NH Senate panel hears renewed call for rail funding

Proponents seek reinstatement of $4m in federal funds for project planning

Proponents of moving ahead with the NH Capital Corridor passenger rail project are turning to the Senate Transportation Committee to revive their effort this legislative session.

The panel on Tuesday heard from the NH Rail Transit Authority, along with a group that included the Greater Manchester and Greater Nashua chambers of commerce, representatives from the high-tech community and other business and political leaders, including Nashua Mayor Jim Donchess. They urged the committee to reintroduce funding by amending House Bill 2016, the state’s 10-year transportation plan. The amendment would allow the state to obtain federal funds to seed further planning for the rail project.

Earlier this session, despite approval by the Public Works and Highways Committee, the full House voted to remove the rail study funding.

In advocating for reinstating the funding, proponents insisted that the money would not come from state taxpayers. Instead, it would come from using 0.3 percent of the state’s total $280 million surplus toll credits to leverage the $4 million in existing federal funding. The proponents described toll credits as being generated by previous state-funded construction, maintenance and improvements on the state’s turnpike system that are used to leverage federal funds for various projects.

“Project development is an opportunity for the state to do its due diligence without putting a financial burden on New Hampshire taxpayers. We’ve already completed several studies which highlight the economic benefits of the project – this goes well beyond that,” said Michael Skelton, CEO of the Greater Manchester Chamber of Commerce. “Funding this phase is a win-win for all involved as it will deliver critical data regarding the financial implications of the project at zero cost to the state. We simply must move forward on this issue.”

In a letter to the panel, Jeremy Hitchcock, CEO of Manchester-based Dyn, said a passenger rail line would help attract skilled employees to New Hampshire.

“I have spoken with countless skilled workers in Boston who want to be a part of the story we’re building here in New Hampshire. But they feel cut off,” wrote Hitchcock. “Rail would provide those trained Massachusetts workers with that connection to New Hampshire, along with countless others.”

Rail also would be a shot in the arm for Manchester-Boston Regional Airport, according to Mark Brewer, the airport’s director.

In a letter to the panel, Brewer argued that without a rail connection, the airport faces “a competitive disadvantage” against Logan International Airport in Boston and regional airports, such as T.F. Green Airport in Providence, R.I., Rhode Island.

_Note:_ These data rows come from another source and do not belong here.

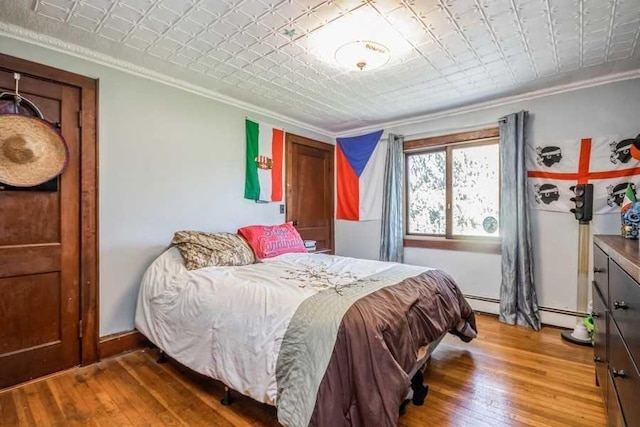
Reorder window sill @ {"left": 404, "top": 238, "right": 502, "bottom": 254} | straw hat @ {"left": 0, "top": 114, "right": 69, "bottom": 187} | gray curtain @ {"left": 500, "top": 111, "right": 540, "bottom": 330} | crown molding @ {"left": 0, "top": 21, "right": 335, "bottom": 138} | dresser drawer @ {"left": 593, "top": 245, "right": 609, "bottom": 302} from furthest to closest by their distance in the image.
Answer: window sill @ {"left": 404, "top": 238, "right": 502, "bottom": 254}, gray curtain @ {"left": 500, "top": 111, "right": 540, "bottom": 330}, crown molding @ {"left": 0, "top": 21, "right": 335, "bottom": 138}, straw hat @ {"left": 0, "top": 114, "right": 69, "bottom": 187}, dresser drawer @ {"left": 593, "top": 245, "right": 609, "bottom": 302}

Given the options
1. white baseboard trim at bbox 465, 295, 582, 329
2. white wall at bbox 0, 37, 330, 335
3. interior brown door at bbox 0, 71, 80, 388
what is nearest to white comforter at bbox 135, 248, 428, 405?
white wall at bbox 0, 37, 330, 335

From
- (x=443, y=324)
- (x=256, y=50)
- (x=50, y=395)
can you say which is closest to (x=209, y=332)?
(x=50, y=395)

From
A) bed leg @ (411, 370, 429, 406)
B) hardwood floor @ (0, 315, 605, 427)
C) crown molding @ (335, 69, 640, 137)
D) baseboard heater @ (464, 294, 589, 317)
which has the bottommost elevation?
hardwood floor @ (0, 315, 605, 427)

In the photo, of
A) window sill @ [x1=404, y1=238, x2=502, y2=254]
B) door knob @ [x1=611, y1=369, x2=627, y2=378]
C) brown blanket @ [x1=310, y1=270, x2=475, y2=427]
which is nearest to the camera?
door knob @ [x1=611, y1=369, x2=627, y2=378]

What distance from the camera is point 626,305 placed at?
1.16 metres

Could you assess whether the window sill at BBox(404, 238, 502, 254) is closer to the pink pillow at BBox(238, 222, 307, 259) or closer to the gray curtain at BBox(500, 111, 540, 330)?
the gray curtain at BBox(500, 111, 540, 330)

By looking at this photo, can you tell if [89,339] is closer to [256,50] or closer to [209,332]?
[209,332]

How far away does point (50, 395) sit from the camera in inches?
77.9

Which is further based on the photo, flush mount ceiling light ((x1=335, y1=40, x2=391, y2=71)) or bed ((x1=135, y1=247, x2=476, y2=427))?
flush mount ceiling light ((x1=335, y1=40, x2=391, y2=71))

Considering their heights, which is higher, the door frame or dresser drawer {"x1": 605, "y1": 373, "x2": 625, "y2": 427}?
the door frame

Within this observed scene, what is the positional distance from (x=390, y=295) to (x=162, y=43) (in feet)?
7.88

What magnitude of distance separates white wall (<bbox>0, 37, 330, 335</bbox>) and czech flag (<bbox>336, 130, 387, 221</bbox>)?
1.95 metres

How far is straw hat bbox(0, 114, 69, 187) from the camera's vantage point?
2002 mm

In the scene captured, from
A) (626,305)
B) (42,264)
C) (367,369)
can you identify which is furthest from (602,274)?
(42,264)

Passenger rail “would provide an efficient transit option for those looking to fly out of Manchester and enhanced connectivity options for those flying in,” he wrote. “With a passenger rail linking the greater Boston area, northern Massachusetts and southern New Hampshire together, the opportunity for both northbound and southbound public transportation options to Nashua, Manchester-Boston Regional Airport and downtown Manchester expand tremendously.”

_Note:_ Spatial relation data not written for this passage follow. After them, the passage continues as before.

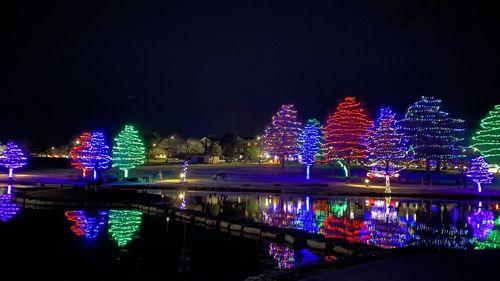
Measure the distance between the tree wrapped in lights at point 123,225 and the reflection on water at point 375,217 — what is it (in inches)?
145

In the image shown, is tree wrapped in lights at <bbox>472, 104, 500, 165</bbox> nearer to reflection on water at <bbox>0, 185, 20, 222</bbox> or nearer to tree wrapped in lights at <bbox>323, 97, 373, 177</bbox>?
tree wrapped in lights at <bbox>323, 97, 373, 177</bbox>

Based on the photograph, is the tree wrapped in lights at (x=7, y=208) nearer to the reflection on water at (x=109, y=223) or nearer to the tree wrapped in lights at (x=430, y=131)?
the reflection on water at (x=109, y=223)

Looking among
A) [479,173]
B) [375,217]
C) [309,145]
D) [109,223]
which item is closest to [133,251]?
[109,223]

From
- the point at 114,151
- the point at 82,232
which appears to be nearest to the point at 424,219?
the point at 82,232

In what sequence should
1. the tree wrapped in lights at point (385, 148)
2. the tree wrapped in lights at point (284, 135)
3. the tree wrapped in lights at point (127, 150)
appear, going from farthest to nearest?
the tree wrapped in lights at point (284, 135)
the tree wrapped in lights at point (127, 150)
the tree wrapped in lights at point (385, 148)

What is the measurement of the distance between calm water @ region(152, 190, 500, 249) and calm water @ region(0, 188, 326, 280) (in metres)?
3.97

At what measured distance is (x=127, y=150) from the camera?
49.7 meters

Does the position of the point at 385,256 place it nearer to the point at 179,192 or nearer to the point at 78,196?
the point at 78,196

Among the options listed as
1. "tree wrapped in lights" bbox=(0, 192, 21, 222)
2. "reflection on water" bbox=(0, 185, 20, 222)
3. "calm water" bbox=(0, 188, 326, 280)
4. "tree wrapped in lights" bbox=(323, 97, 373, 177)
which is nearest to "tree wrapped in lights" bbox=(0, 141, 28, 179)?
"reflection on water" bbox=(0, 185, 20, 222)

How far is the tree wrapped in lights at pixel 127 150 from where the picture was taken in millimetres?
49438

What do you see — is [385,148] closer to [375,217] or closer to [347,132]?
[347,132]

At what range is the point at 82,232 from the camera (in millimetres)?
17969

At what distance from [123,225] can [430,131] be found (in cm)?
4244

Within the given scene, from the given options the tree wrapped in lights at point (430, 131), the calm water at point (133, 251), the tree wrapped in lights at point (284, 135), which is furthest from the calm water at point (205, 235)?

Other businesses writing letters in support of rail funding were: Anagnost Companies; Brady Sullivan Properties; Eckman Construction; Hoyle Tanner Associates; McLane Middleton; Citizens Bank; SilverTech; Northwestern Mutual; St. Mary’s Bank; NH Institute of Art; Elm Grove Properties; Sojourn Partners; Manchester Development Corp.; Southern NH University; CCA Global Partners; Eastern Bank; and Derryfield School.

The $4 million project development phase consists of establishing a detailed financial plan, preliminary engineering, environmental permitting and preparation of funding applications for submission to the Federal Transit Administration and Federal Rail Administration.